- Parser changes
- TypeArray is TypeStruct
- New Address Math
- Struct Layout
- Some Simple Address Math Peeps
- Discussion
At long last we introduce arrays! These require more complex addressing math, which in turn means we need to change how Loads and Stores do addressing - with true field offsets instead of field names. This means we also will do a struct field layout in this chapter.
Arrays are created with the standard new int[len]
syntax, and can be any base
type and any integer expression length. Arrays are read and written in the usual
style: Person p = persons[idx];
and persons[idx] = new Person;
. The length
is accessed with post-fix #
; e.g. persons#
.
Like Java, arrays are always safety checked, and failing a runtime check will panic the Evaluator.
- Indexing out of bounds:
ary[-1]
ary[ary#]
- Creating an array with a bad length:
new int[-1]; // Negative length
new int[1<<63]; // Too large
new int[3.14]; // Not an integer
You can also read this chapter in a linear Git revision history on the linear branch and compare it to the previous chapter.
The Parser changes to support arrays are fairly minimal.

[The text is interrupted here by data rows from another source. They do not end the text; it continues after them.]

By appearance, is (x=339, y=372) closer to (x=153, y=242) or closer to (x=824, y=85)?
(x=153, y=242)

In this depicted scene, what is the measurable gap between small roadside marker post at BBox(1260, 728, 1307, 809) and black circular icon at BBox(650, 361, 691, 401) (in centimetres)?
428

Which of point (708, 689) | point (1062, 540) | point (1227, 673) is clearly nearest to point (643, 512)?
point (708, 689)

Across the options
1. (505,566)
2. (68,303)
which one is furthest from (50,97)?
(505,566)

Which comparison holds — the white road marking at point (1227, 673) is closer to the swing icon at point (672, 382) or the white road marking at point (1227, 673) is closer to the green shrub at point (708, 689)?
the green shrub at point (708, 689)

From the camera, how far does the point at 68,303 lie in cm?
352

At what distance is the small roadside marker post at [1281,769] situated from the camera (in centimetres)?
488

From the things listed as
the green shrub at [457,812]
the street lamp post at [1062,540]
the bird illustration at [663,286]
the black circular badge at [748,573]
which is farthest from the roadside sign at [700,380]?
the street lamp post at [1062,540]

The main change is
when parsing a type()
we look for array syntax: int[]
is now a valid type.
Any dimension of arrays are allowed, and the base type can be any type so
e.g. Person[][]?
is a two-dimensional array of Person
s which might be null.
Arrays are always created with zero/null bodies, so implicitly always allow
null
values.
We make a new array with much the same syntax as making a new object: new int[99]

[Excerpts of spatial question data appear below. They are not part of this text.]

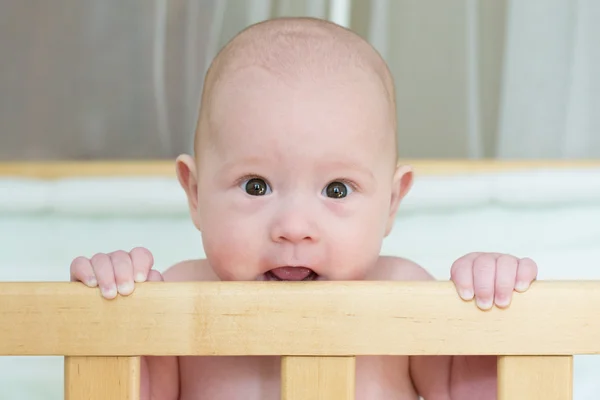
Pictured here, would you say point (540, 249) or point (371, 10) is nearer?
point (540, 249)

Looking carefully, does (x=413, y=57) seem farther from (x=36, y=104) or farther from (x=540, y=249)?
(x=36, y=104)

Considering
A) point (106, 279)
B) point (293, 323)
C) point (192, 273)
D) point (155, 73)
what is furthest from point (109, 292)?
point (155, 73)

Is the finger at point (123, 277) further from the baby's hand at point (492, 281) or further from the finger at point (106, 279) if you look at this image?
the baby's hand at point (492, 281)

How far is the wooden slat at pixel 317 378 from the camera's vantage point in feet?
2.44

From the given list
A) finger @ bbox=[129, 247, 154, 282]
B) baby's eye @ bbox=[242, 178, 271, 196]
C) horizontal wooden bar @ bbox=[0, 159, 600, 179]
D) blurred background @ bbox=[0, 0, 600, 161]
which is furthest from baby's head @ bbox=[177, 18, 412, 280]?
blurred background @ bbox=[0, 0, 600, 161]

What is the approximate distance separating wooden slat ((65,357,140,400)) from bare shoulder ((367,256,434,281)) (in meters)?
0.47

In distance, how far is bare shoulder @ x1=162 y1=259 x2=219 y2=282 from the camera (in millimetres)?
1195

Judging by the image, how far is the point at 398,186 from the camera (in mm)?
1108

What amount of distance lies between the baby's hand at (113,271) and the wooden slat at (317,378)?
0.13 meters

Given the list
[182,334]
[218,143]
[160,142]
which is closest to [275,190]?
[218,143]

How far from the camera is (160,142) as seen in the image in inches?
88.1

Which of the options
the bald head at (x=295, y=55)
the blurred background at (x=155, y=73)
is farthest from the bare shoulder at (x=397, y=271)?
the blurred background at (x=155, y=73)

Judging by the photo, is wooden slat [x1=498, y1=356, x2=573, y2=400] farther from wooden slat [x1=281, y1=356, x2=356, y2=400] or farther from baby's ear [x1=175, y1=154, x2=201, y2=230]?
baby's ear [x1=175, y1=154, x2=201, y2=230]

. The length is required and is any integer expression, so
e.g. int[arg]
is an integer array of length arg
. Multi-dimensional arrays
only make the outer dimension; the elements themselves are all null and typed
as the next lower dimension array.
Arrays implicitly have two fields: the length and the body. The length is a
read-only field set when the array is allocated; it is referenced with the
post-fix #
operator; e.g. ary#
. Example to sum an array:
int[] ary = new int[arg];
int i = 0;
while( i < ary# ) {
sum = sum + ary[i];
i = i + 1;
}
Because arrays have two implicit fields, they get 2 unique alias numbers per
base array type. This means that int[]
and flt[]
types never alias, but
all int[]
types all alias - and all references into an array body all alias
with each other. This can lead to some conservative code (no optimization)
with mixing loads and stores in an array in a loop. Some of this can be
addressed in a later chapter - simple 1-d stencil calculations can be heavily
optimized - but Simple the compiler is not targeting complex vectorization.

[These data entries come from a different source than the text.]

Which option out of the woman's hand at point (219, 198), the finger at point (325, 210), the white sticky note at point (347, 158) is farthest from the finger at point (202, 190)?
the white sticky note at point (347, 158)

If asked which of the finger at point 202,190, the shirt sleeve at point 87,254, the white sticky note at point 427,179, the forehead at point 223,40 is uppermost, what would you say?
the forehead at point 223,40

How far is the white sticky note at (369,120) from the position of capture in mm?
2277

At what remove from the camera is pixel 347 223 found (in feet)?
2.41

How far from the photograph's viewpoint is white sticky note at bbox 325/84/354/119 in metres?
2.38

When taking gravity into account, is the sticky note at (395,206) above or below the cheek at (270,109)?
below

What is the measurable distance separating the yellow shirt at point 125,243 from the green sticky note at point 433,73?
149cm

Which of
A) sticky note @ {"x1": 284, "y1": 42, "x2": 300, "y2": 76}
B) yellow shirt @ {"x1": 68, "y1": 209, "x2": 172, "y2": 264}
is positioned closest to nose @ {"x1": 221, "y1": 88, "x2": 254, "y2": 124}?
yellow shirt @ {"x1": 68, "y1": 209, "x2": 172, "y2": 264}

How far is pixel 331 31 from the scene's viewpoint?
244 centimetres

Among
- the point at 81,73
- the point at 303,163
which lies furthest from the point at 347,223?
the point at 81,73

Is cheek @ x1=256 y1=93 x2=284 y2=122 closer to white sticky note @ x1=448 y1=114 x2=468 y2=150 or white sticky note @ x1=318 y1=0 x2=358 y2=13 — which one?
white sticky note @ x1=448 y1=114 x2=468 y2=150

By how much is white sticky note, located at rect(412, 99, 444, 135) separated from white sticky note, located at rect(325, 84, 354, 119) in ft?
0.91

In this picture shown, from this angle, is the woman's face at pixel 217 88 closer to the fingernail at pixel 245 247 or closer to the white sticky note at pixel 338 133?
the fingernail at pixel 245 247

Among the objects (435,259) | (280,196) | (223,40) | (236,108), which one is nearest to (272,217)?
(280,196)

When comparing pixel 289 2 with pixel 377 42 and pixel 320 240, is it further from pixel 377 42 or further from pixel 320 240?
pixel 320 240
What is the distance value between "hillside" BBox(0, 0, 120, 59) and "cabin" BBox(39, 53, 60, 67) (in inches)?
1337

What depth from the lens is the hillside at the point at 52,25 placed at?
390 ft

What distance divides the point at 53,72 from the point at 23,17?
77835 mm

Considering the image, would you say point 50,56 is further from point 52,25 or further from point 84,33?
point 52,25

Arrays have a unique type, which is actually just a TypeStruct
with fields
named #
and []
. Since these are not available as field names from within
the Parser, users cannot write their own structs which get confused as arrays.
These TypeStruct
arrays otherwise behave exactly as a TypeStruct
.
Since arrays need adressing math to index into them, Loads and Stores need a way to compute an offset. Previously Loads and Stores only worked on structs, and included the field name within them - thus the impicit addressing was field name (e.g. a string lookup!). New in this chapter we create a struct layout and compute field offsets to all structs.
Loads and Stores now take an off
instead of a field name, and the field
name is included for debugging only.
public MemOpNode(String name, int alias, Type glb, Node mem, Node ptr, Node off) {
super(null, mem, ptr, off);
_name = name;
_alias = alias;
_declaredType = glb;
}
For arrays, the off
is computed via the normal array math sequence:
off = base + (idx << scale)
The base and index are computed for arrays from the element type, and used by the parser to build the offset. For structs, the layout is used.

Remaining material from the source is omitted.